**原文抜粋:**
::::

また、管理部42aは、赤外線ペン8の位置を示す位置情報を位置認識部41から取得し、ユーザが手書きで描いた文字をサーバアプリに入力する。例えば、サーバアプリがデジタル付箋の場合には、ユーザが描いた文字がそのデジタル付箋に入力されることになる。
更に、管理部42aは、端末2にインストールされている端末アプリの一覧を端末機能割当部43から取得し、これらの端末アプリを管理する。
許可部42bは、端末2の認証が成功したことを示す認証成功情報を端末連携部45から取得した場合に、端末2とアプリオブジェクト13との間におけるデータの転送を許可する。
例えば、許可部42bは、アプリオブジェクト13と端末オブジェクト17とが画面12上で予め定められた位置関係にあるかを判断する。そして、両者がその位置関係にある場合に、許可部42bは、管理部42aが実行しているサーバアプリと端末2との間におけるデータの転送路を確立することにより、端末2とアプリオブジェクト13との間におけるデータの転送を許可する。
データの転送を許可するときのアプリオブジェクト13と端末オブジェクト17との位置関係は特に限定されない。この例では、許可部42bは、位置認識部41から前述の検知情報を取得し、その検知情報に基づいてアプリオブジェクト13と端末オブジェクト17とが図3のように重なっているかを判断する。そして、両者が重なっている場合には、許可部42bは、端末2とアプリオブジェクト13との間におけるデータの転送を許可する。
許可部42bによるデータの転送の許可の方法も特に限定されない。この例では、端末2からアプリオブジェクト13へのデータの転送を許可する関数としてallow_input()を用意する。また、アプリオブジェクト13から端末2へのデータの転送を許可する関数としてallow_output()を予め用意しておく。

::::

いくつかの記録

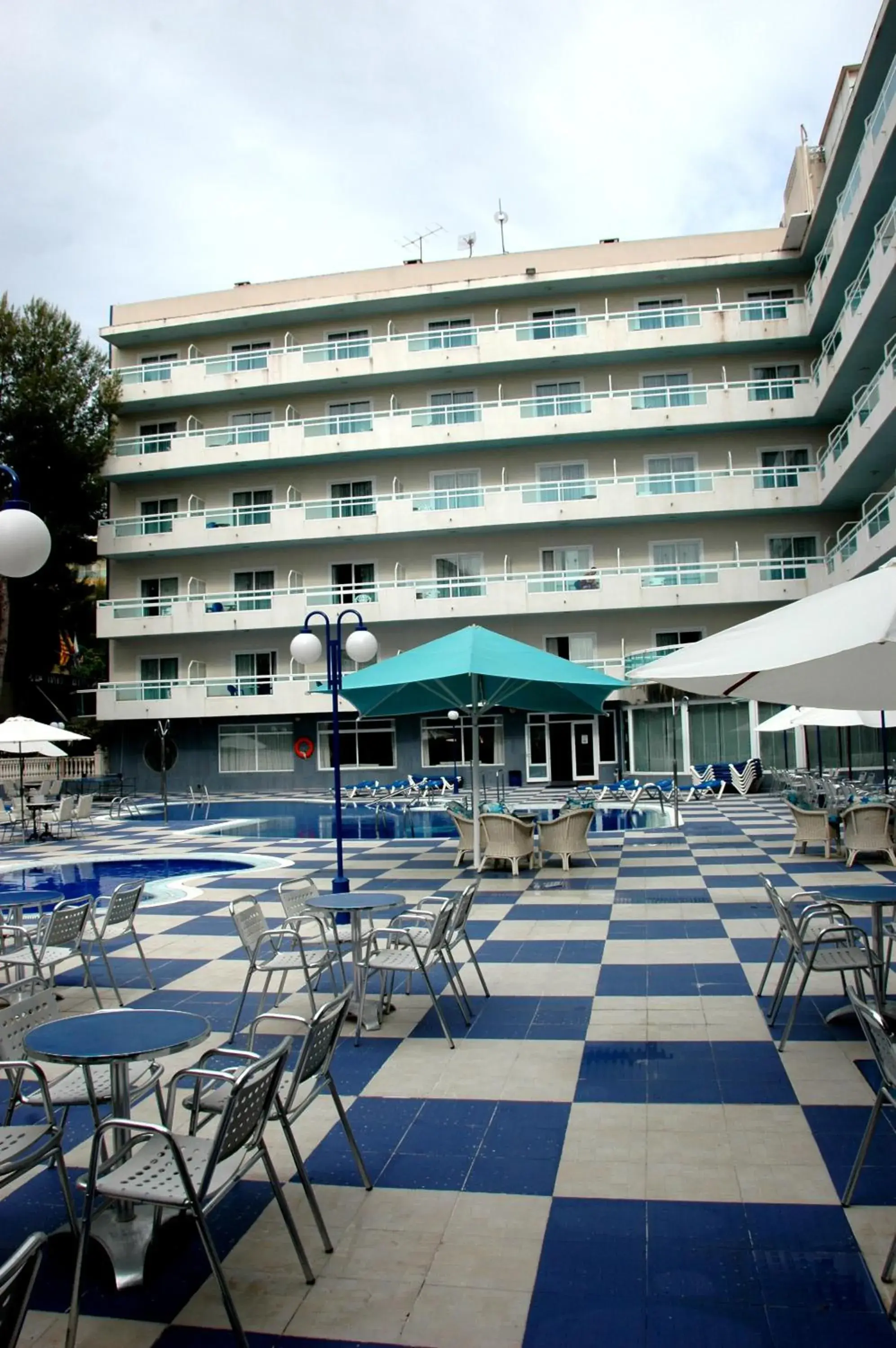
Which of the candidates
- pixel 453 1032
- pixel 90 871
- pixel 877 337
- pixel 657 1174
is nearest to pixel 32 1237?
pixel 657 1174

::::

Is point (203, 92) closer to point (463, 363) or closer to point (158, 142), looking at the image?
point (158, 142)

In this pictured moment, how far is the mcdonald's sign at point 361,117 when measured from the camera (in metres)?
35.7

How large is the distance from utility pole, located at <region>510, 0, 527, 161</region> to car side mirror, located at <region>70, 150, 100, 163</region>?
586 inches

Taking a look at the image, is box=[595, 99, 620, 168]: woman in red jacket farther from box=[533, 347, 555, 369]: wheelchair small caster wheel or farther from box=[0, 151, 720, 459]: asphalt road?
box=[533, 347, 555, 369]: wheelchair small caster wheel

::::

**練習問題 A:** 記録のうち、「point」という文字列を含む行をすべて返してください。
**練習問題 B:** 端末とアプリのあいだのデータ転送を扱った文章を、最後の文のあとから続けて書いてください。
文章と記録には何のつながりもありません。

**最終解答 A:**
Is point (203, 92) closer to point (463, 363) or closer to point (158, 142), looking at the image?
point (158, 142)
In this pictured moment, how far is the mcdonald's sign at point 361,117 when measured from the camera (in metres)?

**最終解答 B:**
そして、許可部42bが関数allow_input()を実行することにより端末2からアプリオブジェクト13へのデータの転送を許可する。また、許可部42bが関数allow_output()を実行することによりアプリオブジェクト13から端末2へのデータの転送を許可する。
なお、図5のように端末アプリのアイコン17a〜17cをアプリオブジェクト13に重ねる場合には、許可部42bは、端末2から通知された端末アプリ情報も利用する。この場合は、許可部42bは、端末アプリとアプリオブジェクト13の各々に同一形式のデータを入力できる場合に端末2からアプリオブジェクト13へのデータの転送を許可し、そうでない場合には転送を許可しない。
また、端末機能割当部43は、端末2の入力機能や出力機能をサーバアプリに割り当てる処理部である。
端末機能割当部43は、端末2の入力機能や出力機能をサーバアプリに割り当てることにより、端末2とアプリオブジェクト13との間におけるデータの転送を行う処理部である。
割り当てに際しては、端末機能割当部43は、管理部42aからサーバアプリ情報を取得すると共に、端末連携部45を介して端末2から連携情報を取得する。そして、端末機能割当部43は、サーバアプリ情報に含まれるサーバアプリと、連携情報に含まれる端末2の入力機能や出力機能を特定する。その後、端末機能割当部43は、これらの機能を、当該機能をサポートするサーバアプリに割り当てる。一例として、入力機能が「テキスト入力」である場合には、端末機能割当部43は、テキスト入力が可能な付箋等のサーバアプリに端末2の入力機能を割り当てる。
なお、図5のように端末アプリのアイコン17a〜17cを画面12に表示する場合には、端末機能割当部43は、連携情報に含まれる端末アプリを特定する。そして、端末機能割当部43は、特定した端末アプリの一覧を管理部42aに通知する。
表示情報生成部44は、前述のアプリオブジェクト13と端末オブジェクト17とを画面12に表示する表示情報を生成する処理部である。例えば、表示情報生成部44は、実行中のサーバアプリが生成した画像データを管理部42aから取得し、その画像データに基づいてアプリオブジェクト13を画面12に表示するための表示情報を生成する。なお、机11(図2参照)に画面を投影するためのプロジェクタを設けて机11を表示画面として利用する場合には、机11上の表示画面にアプリオブジェクト13と端末オブジェクト17を表示してもよい。
その表示情報には、端末オブジェクト17を画面に表示するための情報も含まれる。但し、表示情報生成部44は、許可部42bがデータの転送を許可した端末2に対応した端末オブジェクト17を画面12に表示させる表示情報を生成し、未許可の端末2に対応した端末オブジェクト17は画面12に表示させない。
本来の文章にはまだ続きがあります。